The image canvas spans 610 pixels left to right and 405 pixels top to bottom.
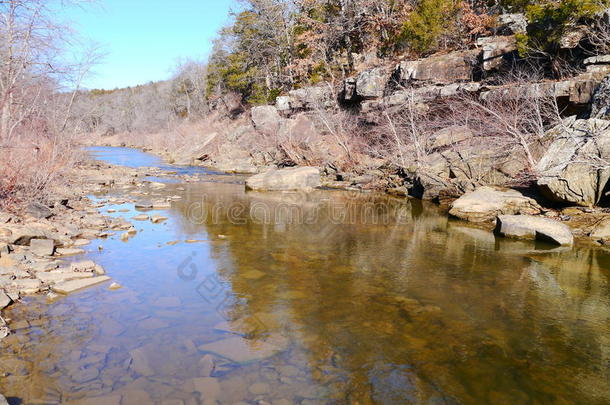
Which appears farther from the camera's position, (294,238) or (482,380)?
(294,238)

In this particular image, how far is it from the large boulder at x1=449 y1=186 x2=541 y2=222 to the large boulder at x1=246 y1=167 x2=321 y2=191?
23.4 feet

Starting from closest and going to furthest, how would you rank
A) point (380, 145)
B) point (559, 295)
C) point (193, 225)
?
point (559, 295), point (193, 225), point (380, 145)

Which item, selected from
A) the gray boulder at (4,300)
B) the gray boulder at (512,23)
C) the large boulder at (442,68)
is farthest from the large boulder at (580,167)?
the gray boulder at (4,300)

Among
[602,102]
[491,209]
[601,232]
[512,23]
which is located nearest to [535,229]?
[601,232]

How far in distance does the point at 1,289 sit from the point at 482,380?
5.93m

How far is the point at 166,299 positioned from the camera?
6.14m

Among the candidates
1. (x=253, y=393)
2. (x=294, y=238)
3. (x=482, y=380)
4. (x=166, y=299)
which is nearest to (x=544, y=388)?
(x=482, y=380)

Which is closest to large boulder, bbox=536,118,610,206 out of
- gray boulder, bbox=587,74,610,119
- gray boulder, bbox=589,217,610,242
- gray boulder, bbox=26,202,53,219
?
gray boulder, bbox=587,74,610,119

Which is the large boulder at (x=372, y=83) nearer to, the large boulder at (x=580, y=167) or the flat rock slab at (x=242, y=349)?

--

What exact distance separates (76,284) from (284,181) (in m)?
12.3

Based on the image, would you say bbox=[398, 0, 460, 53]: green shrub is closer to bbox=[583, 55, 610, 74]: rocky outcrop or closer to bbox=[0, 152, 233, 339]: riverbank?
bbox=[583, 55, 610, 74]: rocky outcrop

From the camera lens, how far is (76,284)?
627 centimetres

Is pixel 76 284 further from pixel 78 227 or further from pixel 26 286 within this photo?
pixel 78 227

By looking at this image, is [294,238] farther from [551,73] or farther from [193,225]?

---

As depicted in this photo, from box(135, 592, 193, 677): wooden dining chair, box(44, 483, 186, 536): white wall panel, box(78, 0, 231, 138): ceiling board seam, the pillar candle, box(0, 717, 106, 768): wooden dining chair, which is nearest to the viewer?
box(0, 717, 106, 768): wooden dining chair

#### [Short exercise]
Express the part of the listing that opens with the line containing "In this particular" and closes with the line containing "Which is the" as a JSON list of strings, one per line, with blank lines omitted.

#### [Final answer]
[
  "In this particular image, how far is it from the large boulder at x1=449 y1=186 x2=541 y2=222 to the large boulder at x1=246 y1=167 x2=321 y2=191?",
  "23.4 feet",
  "Starting from closest and going to furthest, how would you rank",
  "A) point (380, 145)",
  "B) point (559, 295)",
  "C) point (193, 225)",
  "?",
  "point (559, 295), point (193, 225), point (380, 145)",
  "Which item, selected from",
  "A) the gray boulder at (4,300)",
  "B) the gray boulder at (512,23)",
  "C) the large boulder at (442,68)",
  "is farthest from the large boulder at (580,167)?",
  "the gray boulder at (4,300)",
  "Among",
  "[602,102]",
  "[491,209]",
  "[601,232]",
  "[512,23]",
  "which is located nearest to [535,229]?",
  "[601,232]",
  "How far in distance does the point at 1,289 sit from the point at 482,380?",
  "5.93m",
  "How far is the point at 166,299 positioned from the camera?",
  "6.14m",
  "Among the candidates",
  "1. (x=253, y=393)",
  "2. (x=294, y=238)",
  "3. (x=482, y=380)",
  "4. (x=166, y=299)",
  "which is nearest to (x=544, y=388)?",
  "(x=482, y=380)",
  "Which is closest to large boulder, bbox=536,118,610,206 out of",
  "- gray boulder, bbox=587,74,610,119",
  "- gray boulder, bbox=589,217,610,242",
  "- gray boulder, bbox=26,202,53,219",
  "?",
  "gray boulder, bbox=587,74,610,119",
  "Which is the large boulder at (x=372, y=83) nearer to, the large boulder at (x=580, y=167) or the flat rock slab at (x=242, y=349)?"
]